Она появилась в поварском фартуке, зажав в руке деревянную ложку.

— Я с ним ночью выходила, — Анастасия кивнула на Мики, престарелого пуделя, который когда-то, возможно, был красивым жизнерадостным игруном, но сейчас, в свои одиннадцать лет, заметно облез, поскучнел и растолстел. Пудель вообще-то был псом родителей Татьяны, которые накануне отправились в соседнюю область, погостить к родственникам. Но в Сибири отправиться в соседнюю область — это, понятное дело, за тридевять земель.

— У него опять понос, — объяснила Татьяна, надевая на пса ошейник.

— О господи! — с чувством сказала Анастасия и ушла в кухню.

Картошка подгорала. Она быстро помешала, посолила и села на табуретку.

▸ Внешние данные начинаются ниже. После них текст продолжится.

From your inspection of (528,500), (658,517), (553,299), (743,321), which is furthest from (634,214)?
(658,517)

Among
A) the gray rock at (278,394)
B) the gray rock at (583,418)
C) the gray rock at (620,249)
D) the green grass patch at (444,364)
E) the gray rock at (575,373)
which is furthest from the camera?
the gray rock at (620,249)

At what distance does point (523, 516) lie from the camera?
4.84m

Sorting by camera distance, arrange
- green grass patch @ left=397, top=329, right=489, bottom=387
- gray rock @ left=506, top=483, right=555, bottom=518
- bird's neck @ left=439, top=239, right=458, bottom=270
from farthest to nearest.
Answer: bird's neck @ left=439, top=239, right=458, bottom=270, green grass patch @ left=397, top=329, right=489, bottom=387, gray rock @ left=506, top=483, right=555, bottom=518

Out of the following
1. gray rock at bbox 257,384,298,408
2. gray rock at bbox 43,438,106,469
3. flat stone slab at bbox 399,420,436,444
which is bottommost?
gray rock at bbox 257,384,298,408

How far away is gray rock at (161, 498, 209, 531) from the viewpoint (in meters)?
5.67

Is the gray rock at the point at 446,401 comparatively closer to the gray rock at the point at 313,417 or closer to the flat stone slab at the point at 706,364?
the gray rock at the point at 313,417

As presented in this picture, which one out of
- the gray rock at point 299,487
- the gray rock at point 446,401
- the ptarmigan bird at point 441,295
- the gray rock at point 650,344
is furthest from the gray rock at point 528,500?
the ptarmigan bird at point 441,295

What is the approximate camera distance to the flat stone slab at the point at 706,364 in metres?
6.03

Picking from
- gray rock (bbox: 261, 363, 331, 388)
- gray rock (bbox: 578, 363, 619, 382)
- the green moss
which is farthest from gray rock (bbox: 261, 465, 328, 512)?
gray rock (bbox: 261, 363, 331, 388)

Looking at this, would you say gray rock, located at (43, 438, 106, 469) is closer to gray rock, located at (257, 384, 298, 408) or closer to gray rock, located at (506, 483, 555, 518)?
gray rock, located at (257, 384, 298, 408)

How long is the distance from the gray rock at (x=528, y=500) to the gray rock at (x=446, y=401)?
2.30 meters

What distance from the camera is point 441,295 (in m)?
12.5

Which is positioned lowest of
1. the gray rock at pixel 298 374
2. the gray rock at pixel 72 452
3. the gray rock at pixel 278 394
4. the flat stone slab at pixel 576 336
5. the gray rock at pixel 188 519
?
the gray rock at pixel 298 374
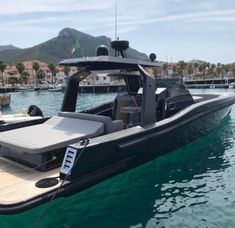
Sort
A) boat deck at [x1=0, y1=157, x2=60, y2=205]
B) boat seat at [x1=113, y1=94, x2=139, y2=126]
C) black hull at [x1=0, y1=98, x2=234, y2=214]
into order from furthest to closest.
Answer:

Вообще-то Таня — женщина неплохая. Жаль, что в этой истории они по разные стороны баррикад. Настя, пожалуй, была бы не против заиметь себе такую мачеху… Ну вот, опять! Что об этом думать, если отец все равно отказывается на женщин смотреть? Не хочет — и не надо. Хотя лично ей кажется, что Таня ему нравится. Разумеется, папуля и виду не подаст, но ее не проведешь. А занятно было бы устроить их личную жизнь! Тем более что у Татьяны, такой привлекательной женщины, как ни странно, кажется, никого нет. Анастасия жила у нее уже несколько дней, и все это время ее хозяйка то ездила по делам на своем белом «ниссане», то говорила по телефону (или по двум сразу), иногда немного ела и очень мало спала. И никакой личной жизни.

А отец?..

Самое печальное ведь, что в эту историю он полез из-за нее, из-за Анастасии. Вот если бы все сложилось иначе, если бы она не влюбилась в Бориса?.. Но что теперь говорить… Папу ищут, но она-то знает, что он не убивал этого противного Коваленко. И сама она, если подумать, живет у совершенно посторонней женщины, правой руки мэра Богомолова, с сыном которого сама же Настя и встречалась. А Борис пострадал из-за того, что узнал нечто очень важное о Богомолове. Как все запутано!

Но Татьяна все равно ей почему-то нравилась, несмотря на то что защищает своего дурацкого Богомолова до последнего. Что и говорить, работа у нее нервная. Когда Настя предложила ей попробовать снять стресс методом медитации, Татьяна расхохоталась и ответила, что ее лично стресс мобилизует.

Ну и ладно. Настя сняла тефлоновую сковородку с плиты и на секунду задумалась. Может, прямо так, без тарелки — деревянной ложкой? Нет, Татьяне тоже нужно оставить. Она вчера так и не поужинала, куда это годится? Следить за фигурой, конечно, дело хорошее, но организм-то с голодухи чахнет. А кроме картошки, минералки и кефира, ничего съестного в доме не было. Таня купить не успела, а сама Настя старалась без особой нужды на улицу не выходить.